■ Work instructions: Retype nothing except the lines below from the one with "BMW 3-Serie Coupé" through the one with "Chidi Azikiwe", exactly, with images left out.

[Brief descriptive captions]
▬▬▬

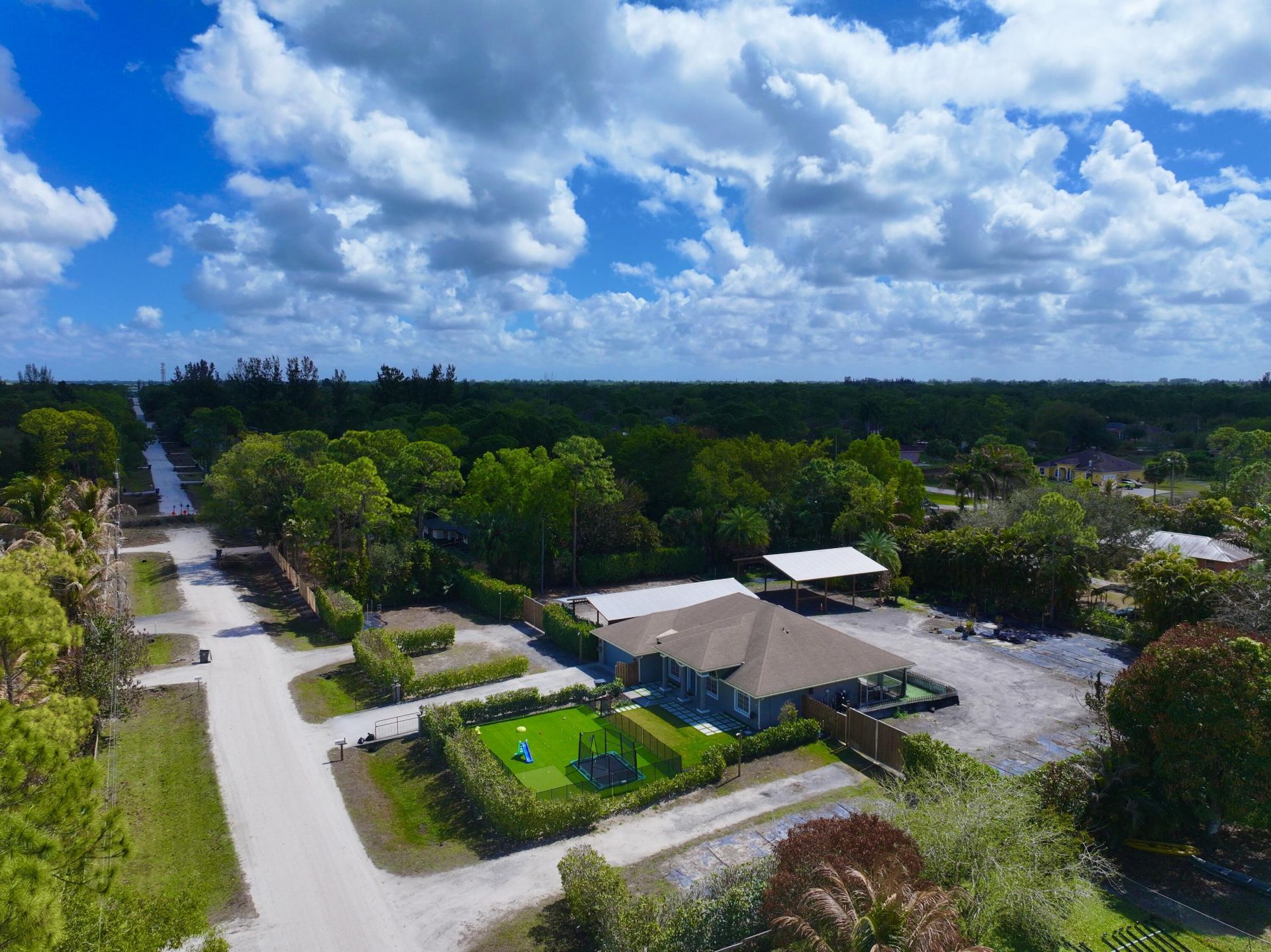 17834 46th Court N, Loxahatchee, FL 33470 Photo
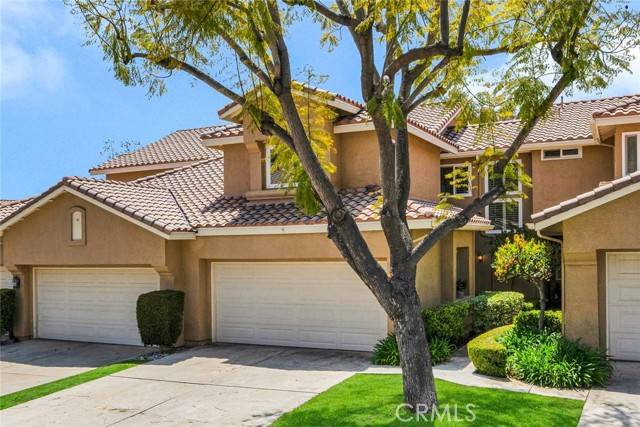 Rancho Santa Margarita, CA 92688,43 Pinzon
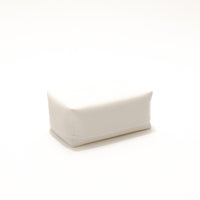 Teaware Storage Box Rectangle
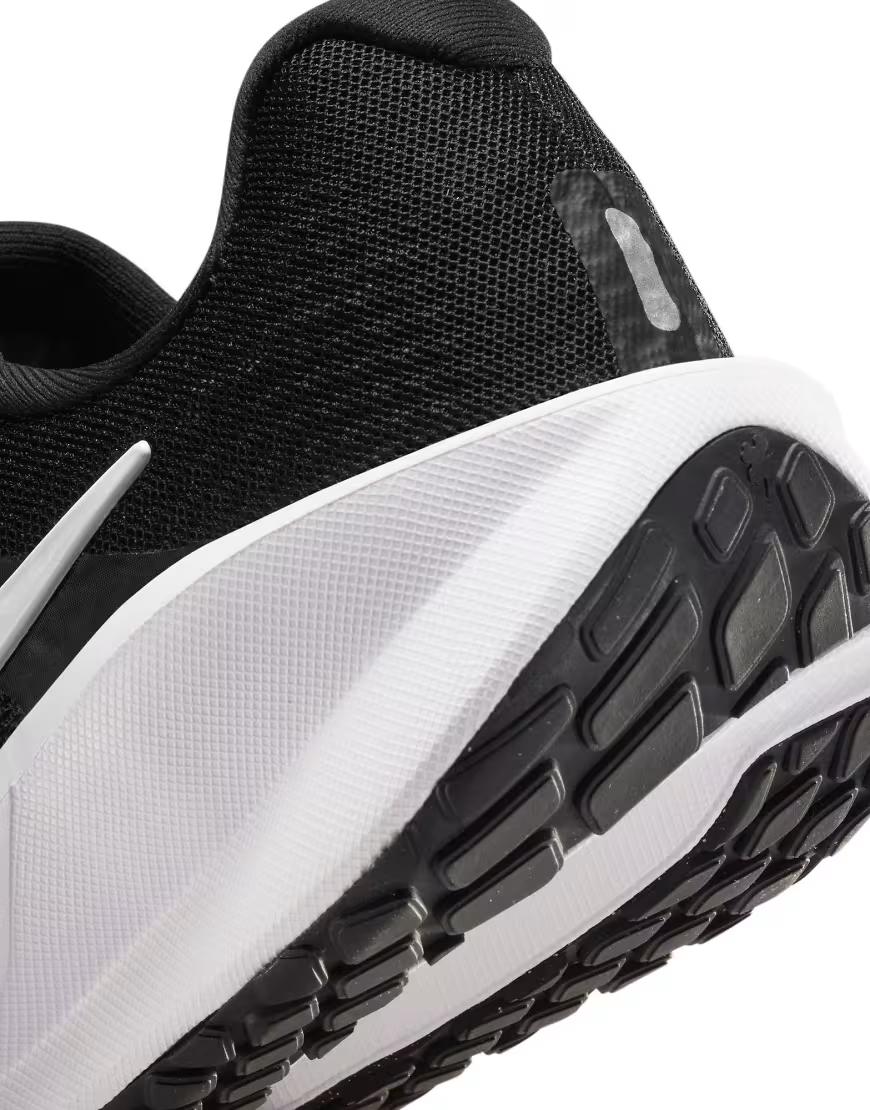 DOWNSHIFTER 13 buty sportowe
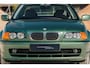 BMW 3-Serie Coupé 320Ci German car, 1.owner 356 pictures online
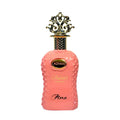 Adyan Thamniyat Flora Women’s Perfume/Cologne For Women Eau de Parfum 3.4 oz Edp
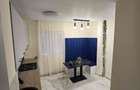 Giurgiului-Apartament de 3 camere-decomandat - 4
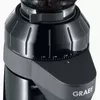 Кофемолка Graef CM802EU Photo 3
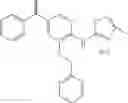 Fig. 166 - Glucokinase activators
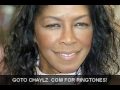 Natalie Cole - Crazy He Calls Me - http://www.Chaylz.com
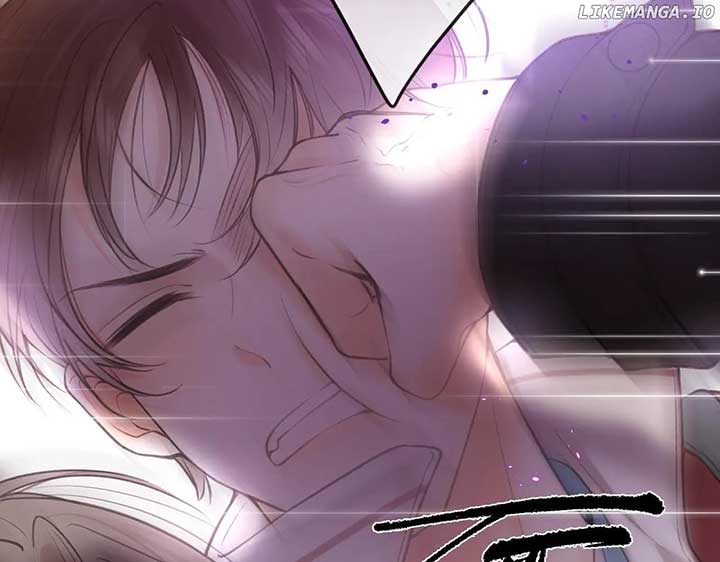 Read You Are My Desire EN Manga Online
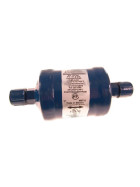 Filter dryer alco bfk-084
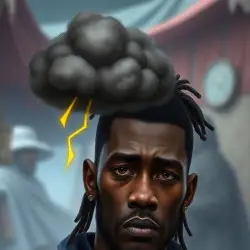 Chidi Azikiwe
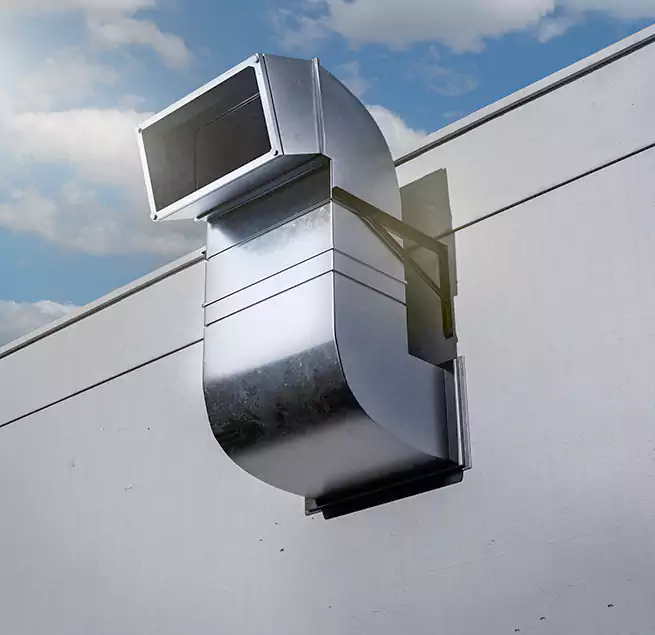 Why Homeowners Businesses Trust Us in Raytown, MO?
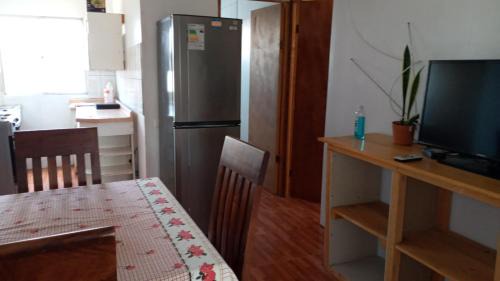 Freirina House | Punta de choros Cabañas bahia carrizalillo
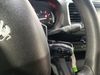 Peugeot Expert 2.0 120 CV  - Foto 2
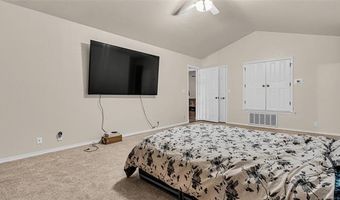 2800 Ridgeway, Ardmore, OK 73401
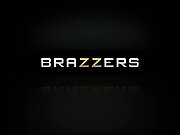 Acing The Interview With Johnny Sins, Sophie Dee, Eva...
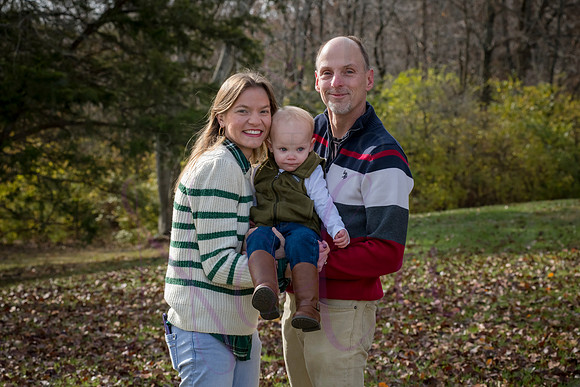 Aufranc family 0211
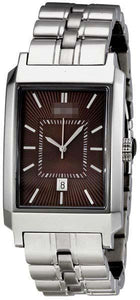 Wholesale Stainless Steel Watch Belt 1512231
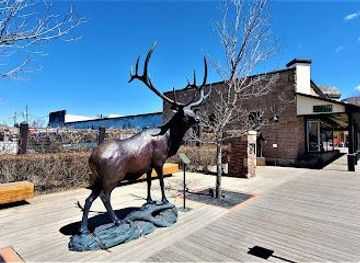 mississippi/jackson/attraction/west-lives-on-gallery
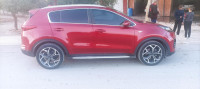 voitures-kia-sportage-2019-batna-algerie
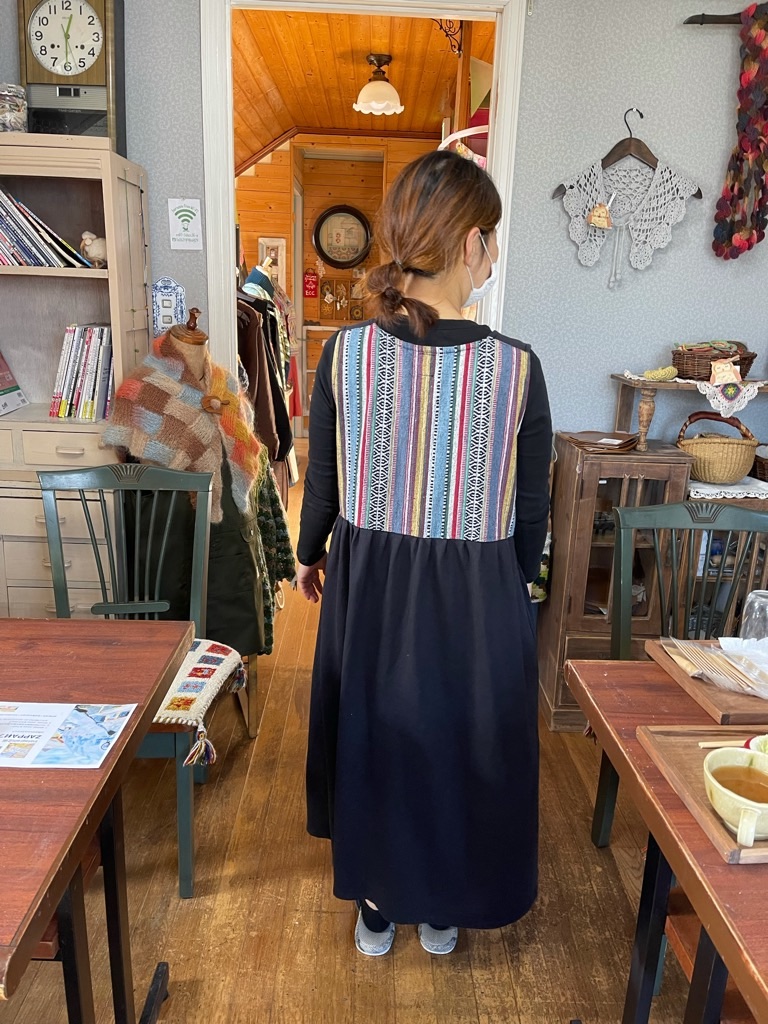 f:id:zappa38:20211125204556j:image f:id:zappa38:20211125204556j:image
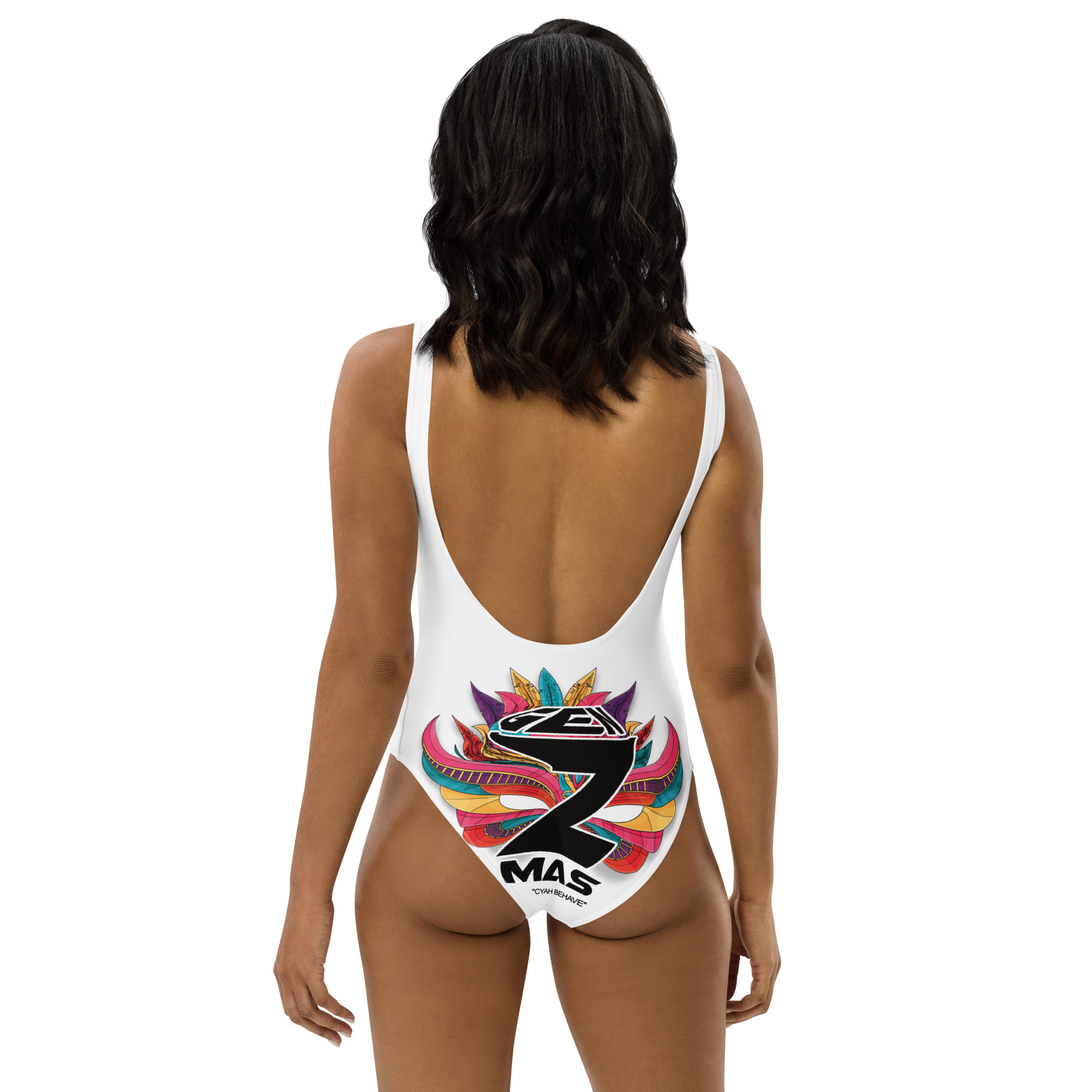 all-over-print-one-piece-swimsuit-white-back-6a5af159e65ce.png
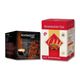 Mahmood 16'lı Dolce Gusto Espresso Kapsül Kahve + 400 gr Tea Super Pekoe İthal Seylan Sri Lanka Ceylon Dökme Çayı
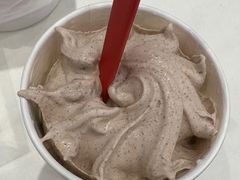 -DQ·蛋糕·冰淇淋(湖景东路店)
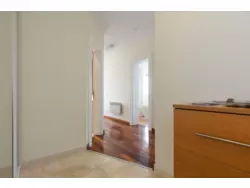 Bild zur gratis inserierten Ferienwohnung Ferienwohnung-1247940.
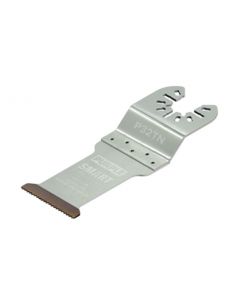 32mm Titanium Multi Blade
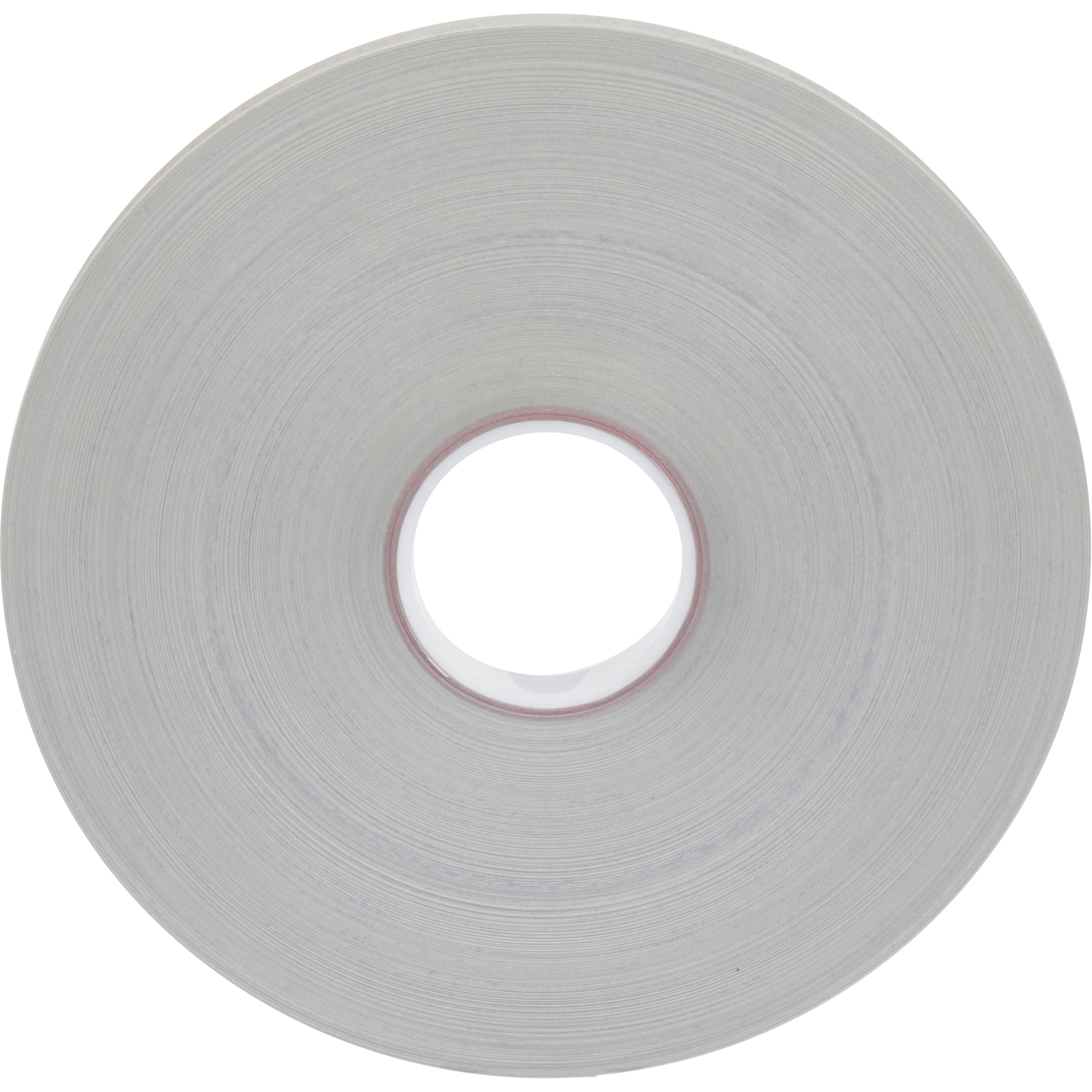 Rouleau de film pour microfinition, Oxyde d'aluminium, 8" la x 150' lo, Grain Finition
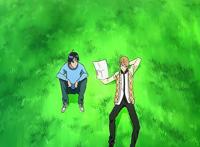 食梦者：他俩天天举案齐眉，坚持不见心上人，妹子终于想歪了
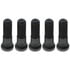 Raybestos 27782B Wheel Lug Stud Raybestos R-Line Wheel Lug Stud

▬▬▬

■ Your response:
 BMW 3-Serie Coupé 320Ci German car, 1.owner 356 pictures online
 Adyan Thamniyat Flora Women’s Perfume/Cologne For Women Eau de Parfum 3.4 oz Edp
 Giurgiului-Apartament de 3 camere-decomandat - 4
 Кофемолка Graef CM802EU Photo 3
 Fig. 166 - Glucokinase activators
 Natalie Cole - Crazy He Calls Me - http://www.Chaylz.com
 Read You Are My Desire EN Manga Online
 Filter dryer alco bfk-084
 Chidi Azikiwe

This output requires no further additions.